Clio Payments is powered by LawPay. In fact, if you use Clio Manage, Clio payments makes it incredibly easy to sync your payments records with your practice management system. Two other options that claim to be trust account-friendly are Headnote and Lex/Actum.

These vendors stay trust-friendly by charging credit card processing fees and any account fees to your operating account. They will not surprise you by charging fees or clawing back funds from your client trust account.

Other vendor options for processing credit card payments may not be so easy and convenient to use. For example, when I started out, I used a Square reader on my smartphone. This is the little white box that fits in your headphone jack that you might see at a food truck. It was great, but I only used it for earned fees. They didn’t have an option to charge fees to a separate account.

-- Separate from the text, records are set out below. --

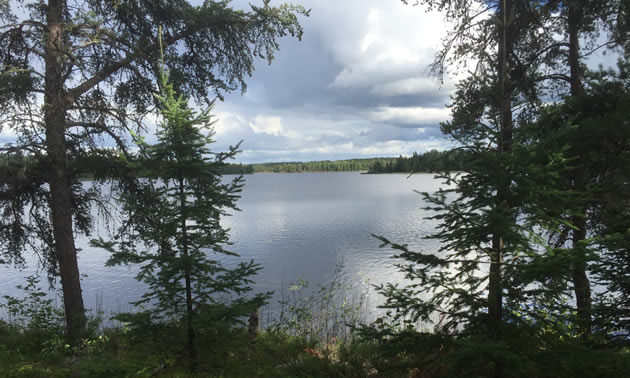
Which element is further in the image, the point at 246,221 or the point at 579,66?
the point at 246,221

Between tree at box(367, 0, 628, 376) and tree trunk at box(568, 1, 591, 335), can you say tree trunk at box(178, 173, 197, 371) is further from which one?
tree trunk at box(568, 1, 591, 335)

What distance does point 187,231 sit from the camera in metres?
5.04

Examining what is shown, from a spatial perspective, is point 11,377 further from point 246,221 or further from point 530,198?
point 246,221

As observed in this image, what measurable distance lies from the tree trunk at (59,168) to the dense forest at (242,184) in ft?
0.12

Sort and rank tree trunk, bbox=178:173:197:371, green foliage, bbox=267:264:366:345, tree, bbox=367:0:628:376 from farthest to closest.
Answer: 1. green foliage, bbox=267:264:366:345
2. tree trunk, bbox=178:173:197:371
3. tree, bbox=367:0:628:376

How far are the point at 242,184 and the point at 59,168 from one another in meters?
5.20

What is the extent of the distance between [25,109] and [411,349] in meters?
8.32

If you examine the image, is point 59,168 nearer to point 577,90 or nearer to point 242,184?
point 242,184

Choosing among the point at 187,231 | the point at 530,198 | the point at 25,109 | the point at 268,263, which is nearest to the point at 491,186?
the point at 530,198

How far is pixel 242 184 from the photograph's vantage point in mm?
4680

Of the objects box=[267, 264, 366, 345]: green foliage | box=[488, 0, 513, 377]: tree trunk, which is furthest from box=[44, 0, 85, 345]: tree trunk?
box=[488, 0, 513, 377]: tree trunk

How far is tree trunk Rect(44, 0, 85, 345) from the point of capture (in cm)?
696

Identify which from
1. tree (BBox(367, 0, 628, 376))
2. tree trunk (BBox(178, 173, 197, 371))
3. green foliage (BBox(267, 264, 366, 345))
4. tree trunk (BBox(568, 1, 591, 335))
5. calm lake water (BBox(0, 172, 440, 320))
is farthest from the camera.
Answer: calm lake water (BBox(0, 172, 440, 320))

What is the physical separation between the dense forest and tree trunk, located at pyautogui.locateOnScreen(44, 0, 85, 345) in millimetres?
36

Of course, you’ll still have to watch your ledgers. And you’ll need to reconcile your trust account regularly, as you would with checks and cash. But today, not taking credit cards out of fear of ethics compliance could cost you a lot of business.

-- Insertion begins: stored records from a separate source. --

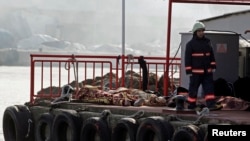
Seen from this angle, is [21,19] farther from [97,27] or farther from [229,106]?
[229,106]

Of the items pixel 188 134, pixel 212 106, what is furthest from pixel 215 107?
pixel 188 134

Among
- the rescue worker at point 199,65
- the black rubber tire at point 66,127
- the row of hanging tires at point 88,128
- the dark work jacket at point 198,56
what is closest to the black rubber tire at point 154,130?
the row of hanging tires at point 88,128

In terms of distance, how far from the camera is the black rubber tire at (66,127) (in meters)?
12.5

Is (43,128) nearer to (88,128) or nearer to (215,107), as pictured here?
(88,128)

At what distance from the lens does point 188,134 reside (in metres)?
9.45

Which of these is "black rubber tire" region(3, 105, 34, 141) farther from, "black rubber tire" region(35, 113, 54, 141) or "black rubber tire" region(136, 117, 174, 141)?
"black rubber tire" region(136, 117, 174, 141)

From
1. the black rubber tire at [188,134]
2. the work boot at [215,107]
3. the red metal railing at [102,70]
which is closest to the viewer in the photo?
the black rubber tire at [188,134]

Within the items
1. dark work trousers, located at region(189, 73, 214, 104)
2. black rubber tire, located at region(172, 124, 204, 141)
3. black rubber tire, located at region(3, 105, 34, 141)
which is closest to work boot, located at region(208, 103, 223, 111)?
dark work trousers, located at region(189, 73, 214, 104)

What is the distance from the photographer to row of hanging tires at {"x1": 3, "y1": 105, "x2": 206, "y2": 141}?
10.1m

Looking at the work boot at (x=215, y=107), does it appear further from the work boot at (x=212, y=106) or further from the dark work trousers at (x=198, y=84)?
the dark work trousers at (x=198, y=84)

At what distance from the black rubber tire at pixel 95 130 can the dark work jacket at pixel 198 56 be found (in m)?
1.57

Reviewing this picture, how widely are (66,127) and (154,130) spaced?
2.86 meters

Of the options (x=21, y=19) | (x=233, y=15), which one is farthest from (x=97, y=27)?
(x=233, y=15)

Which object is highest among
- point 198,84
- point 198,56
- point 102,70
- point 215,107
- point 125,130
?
point 198,56
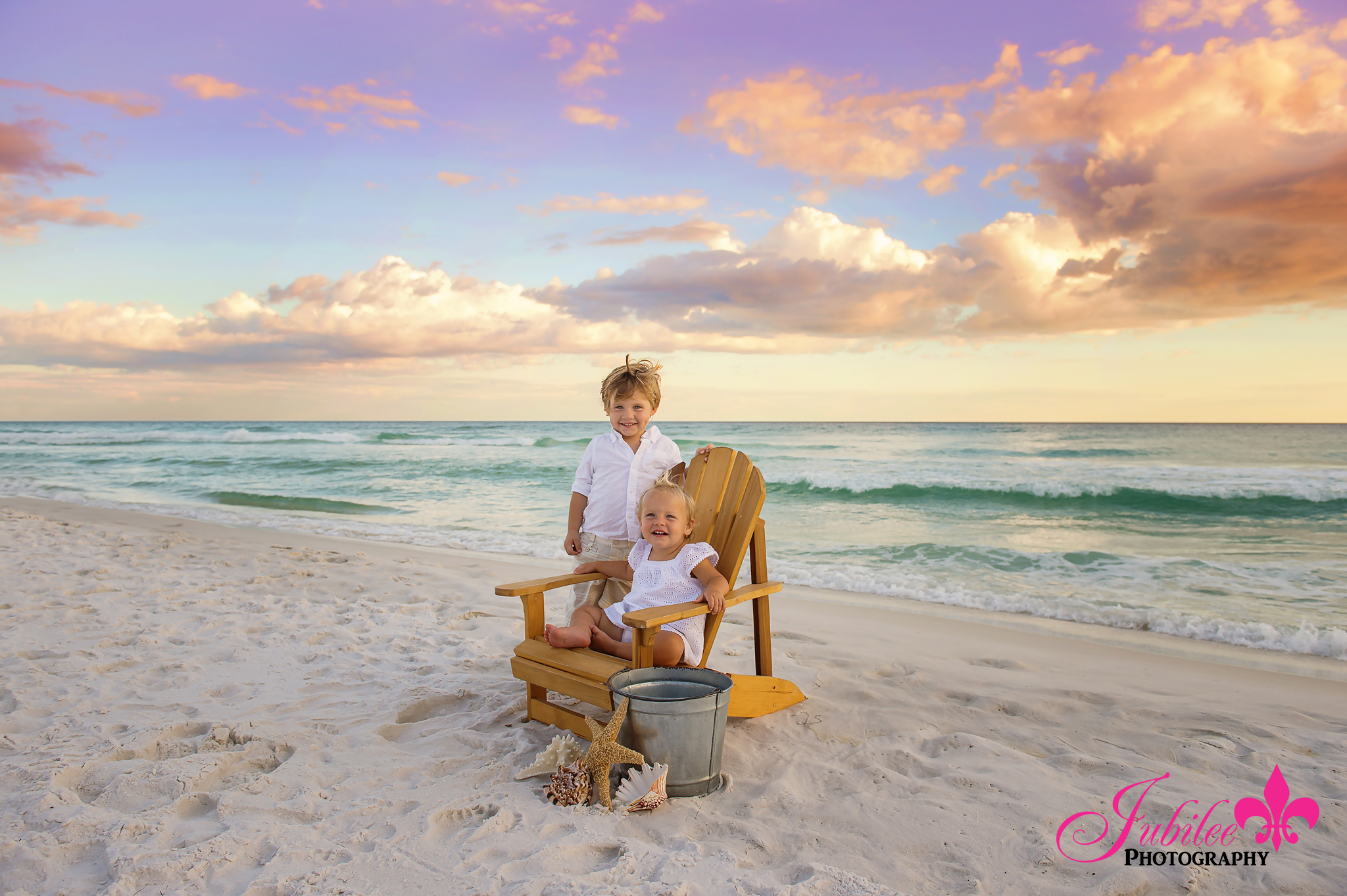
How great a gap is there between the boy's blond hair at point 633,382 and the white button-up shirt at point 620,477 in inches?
7.8

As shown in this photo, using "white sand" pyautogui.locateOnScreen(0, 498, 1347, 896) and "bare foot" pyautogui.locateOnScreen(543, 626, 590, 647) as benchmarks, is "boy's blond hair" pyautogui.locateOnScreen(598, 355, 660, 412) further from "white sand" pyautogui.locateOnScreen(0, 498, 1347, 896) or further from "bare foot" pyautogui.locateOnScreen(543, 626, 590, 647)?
"white sand" pyautogui.locateOnScreen(0, 498, 1347, 896)

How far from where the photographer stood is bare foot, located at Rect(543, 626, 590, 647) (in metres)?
3.03

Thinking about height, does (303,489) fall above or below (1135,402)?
below

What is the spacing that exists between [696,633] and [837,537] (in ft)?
22.5

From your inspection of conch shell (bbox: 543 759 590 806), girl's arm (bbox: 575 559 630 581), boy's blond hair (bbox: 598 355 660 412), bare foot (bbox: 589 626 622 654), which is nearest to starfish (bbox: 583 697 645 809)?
conch shell (bbox: 543 759 590 806)

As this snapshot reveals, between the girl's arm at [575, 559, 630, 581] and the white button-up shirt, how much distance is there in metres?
0.16

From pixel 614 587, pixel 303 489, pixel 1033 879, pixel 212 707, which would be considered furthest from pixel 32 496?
pixel 1033 879

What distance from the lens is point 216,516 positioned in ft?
36.8

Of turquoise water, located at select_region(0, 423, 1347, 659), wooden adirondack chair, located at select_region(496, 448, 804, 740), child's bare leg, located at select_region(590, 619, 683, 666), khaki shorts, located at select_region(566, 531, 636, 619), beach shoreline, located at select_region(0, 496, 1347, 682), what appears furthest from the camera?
turquoise water, located at select_region(0, 423, 1347, 659)

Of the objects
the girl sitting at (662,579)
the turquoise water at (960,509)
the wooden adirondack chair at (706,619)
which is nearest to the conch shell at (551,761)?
the wooden adirondack chair at (706,619)

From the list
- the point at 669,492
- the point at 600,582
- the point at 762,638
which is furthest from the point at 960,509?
the point at 669,492

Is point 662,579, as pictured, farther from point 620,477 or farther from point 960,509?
point 960,509

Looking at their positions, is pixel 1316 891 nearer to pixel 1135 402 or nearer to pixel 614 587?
pixel 614 587

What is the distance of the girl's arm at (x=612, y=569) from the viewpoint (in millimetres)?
3455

Tools to help with trust accounting

Accounting is probably the worst part of running your own law firm. Many attorneys turn to QuickBooks or Xero for managing their accounting and recordkeeping, rather than Excel spreadsheets. QuickBooks and Xero integrate with Clio Manage, which will save time on data entry.

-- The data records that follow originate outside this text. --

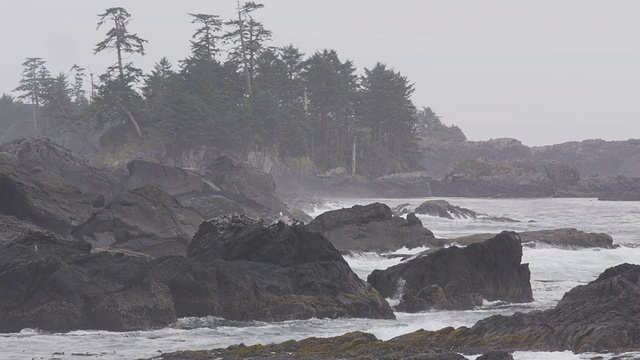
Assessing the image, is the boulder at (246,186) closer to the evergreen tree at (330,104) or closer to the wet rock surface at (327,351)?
the wet rock surface at (327,351)

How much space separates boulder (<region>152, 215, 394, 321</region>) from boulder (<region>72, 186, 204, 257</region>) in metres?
5.95

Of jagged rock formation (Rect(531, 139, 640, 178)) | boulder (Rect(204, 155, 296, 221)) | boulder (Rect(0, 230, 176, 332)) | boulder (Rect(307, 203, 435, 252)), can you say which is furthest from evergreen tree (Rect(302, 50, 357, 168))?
boulder (Rect(0, 230, 176, 332))

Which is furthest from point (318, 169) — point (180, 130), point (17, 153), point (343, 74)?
point (17, 153)

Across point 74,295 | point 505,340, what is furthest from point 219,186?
point 505,340

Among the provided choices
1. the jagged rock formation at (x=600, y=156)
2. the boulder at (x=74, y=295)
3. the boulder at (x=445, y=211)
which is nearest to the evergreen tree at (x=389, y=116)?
the jagged rock formation at (x=600, y=156)

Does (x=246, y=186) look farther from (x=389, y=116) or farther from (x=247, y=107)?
(x=389, y=116)

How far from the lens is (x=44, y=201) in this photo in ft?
94.9

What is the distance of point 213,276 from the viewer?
2038cm

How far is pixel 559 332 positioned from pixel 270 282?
7687 millimetres

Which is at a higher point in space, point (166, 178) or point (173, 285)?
point (166, 178)

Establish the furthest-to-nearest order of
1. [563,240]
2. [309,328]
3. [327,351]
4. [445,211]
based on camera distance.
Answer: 1. [445,211]
2. [563,240]
3. [309,328]
4. [327,351]

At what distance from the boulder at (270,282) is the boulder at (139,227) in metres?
5.95

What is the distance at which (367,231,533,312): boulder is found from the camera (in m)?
23.1

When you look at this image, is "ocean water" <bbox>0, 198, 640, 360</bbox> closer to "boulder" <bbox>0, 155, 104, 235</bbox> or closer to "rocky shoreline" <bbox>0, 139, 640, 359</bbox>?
"rocky shoreline" <bbox>0, 139, 640, 359</bbox>
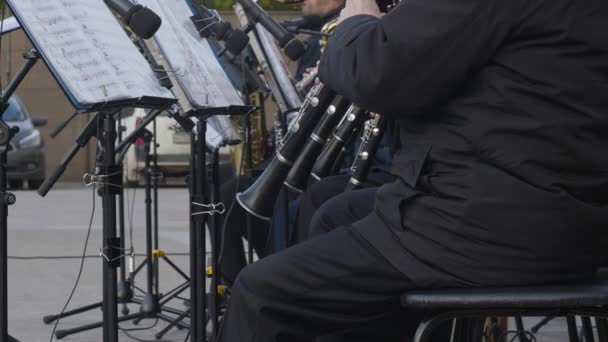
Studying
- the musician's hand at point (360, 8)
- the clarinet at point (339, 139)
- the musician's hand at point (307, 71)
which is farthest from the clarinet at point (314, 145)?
the musician's hand at point (307, 71)

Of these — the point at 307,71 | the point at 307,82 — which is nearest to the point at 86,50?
the point at 307,82

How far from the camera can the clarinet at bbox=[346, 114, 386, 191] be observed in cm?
368

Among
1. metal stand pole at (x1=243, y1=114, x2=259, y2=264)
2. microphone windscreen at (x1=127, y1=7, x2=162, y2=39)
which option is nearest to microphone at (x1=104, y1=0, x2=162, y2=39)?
microphone windscreen at (x1=127, y1=7, x2=162, y2=39)

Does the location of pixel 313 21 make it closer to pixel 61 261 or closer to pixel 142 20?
pixel 142 20

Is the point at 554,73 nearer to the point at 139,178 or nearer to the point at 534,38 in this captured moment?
the point at 534,38

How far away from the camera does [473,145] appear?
2227 millimetres

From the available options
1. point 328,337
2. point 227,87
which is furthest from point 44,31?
point 328,337

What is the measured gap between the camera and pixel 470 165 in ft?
7.32

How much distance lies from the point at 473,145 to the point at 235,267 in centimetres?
292

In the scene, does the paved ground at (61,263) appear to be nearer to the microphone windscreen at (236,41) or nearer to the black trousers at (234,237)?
the black trousers at (234,237)

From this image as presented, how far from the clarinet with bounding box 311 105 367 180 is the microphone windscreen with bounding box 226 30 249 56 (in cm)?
47

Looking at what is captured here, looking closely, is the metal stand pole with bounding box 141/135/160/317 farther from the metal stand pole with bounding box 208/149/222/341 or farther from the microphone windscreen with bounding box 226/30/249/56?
the microphone windscreen with bounding box 226/30/249/56


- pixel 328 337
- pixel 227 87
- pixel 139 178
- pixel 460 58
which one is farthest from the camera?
pixel 139 178

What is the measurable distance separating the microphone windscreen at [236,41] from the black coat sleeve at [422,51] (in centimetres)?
166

I used Wave when starting out, as it has a free version. It does not integrate with Clio but it did allow me to pull my bank account ledgers directly from the banks’ website. I would still have to reconcile those ledgers with the trust records in Clio to make sure there were no mistakes.

For trust accounting and client-level transactions, Clio Manage’s trust accounting features track microledgers (client and matter-level transactions) and make reconciliation relatively easy.

Another far more important tool is your state bar. As I mentioned before, state bars produce an unfathomable amount of literature, CLEs, and seminars on trust accounts. This is because managing trust accounts is a common ethics issue. If you are like me and licensed in multiple states, it gets to be a bit too much. They’ve all developed layers of rules, regulations, and reporting requirements that vary state-to-state. But knowing the basics and reading as much as you can is your best bet for staying compliant.

Putting it all to work

After you’ve read more about trust accounting and checked your local rules, what do you do next? Well, you can start by applying this information to how you address trust accounting in your own firm. Below are a few pointers:

  • Set clear trust accounting policies. Clearly spell out your office policies for trust accounting. This will ensure a helpful assistant does not accidentally commingle funds or commit some other clerical error.
  • Set up systems to guard against error. Do the simple stuff, like using different colored checks, to keep your name off the disciplinary list.
  • Get a little help from technology. Ditch the Excel spreadsheet or paper ledger. Use some of the many available tools to regularly track your transactions and reconcile records with bank statements. Options include Clio Manage and/or Quickbooks.

It may seem like a lot to handle, but nobody ever said entrepreneurship was going to be easy. With trust accounting, like all things, once you put good habits into practice, they become second-nature over time.

Note: The information in this article applies only to US practices. This post is provided for informational purposes only. It does not constitute legal, business, or accounting advice.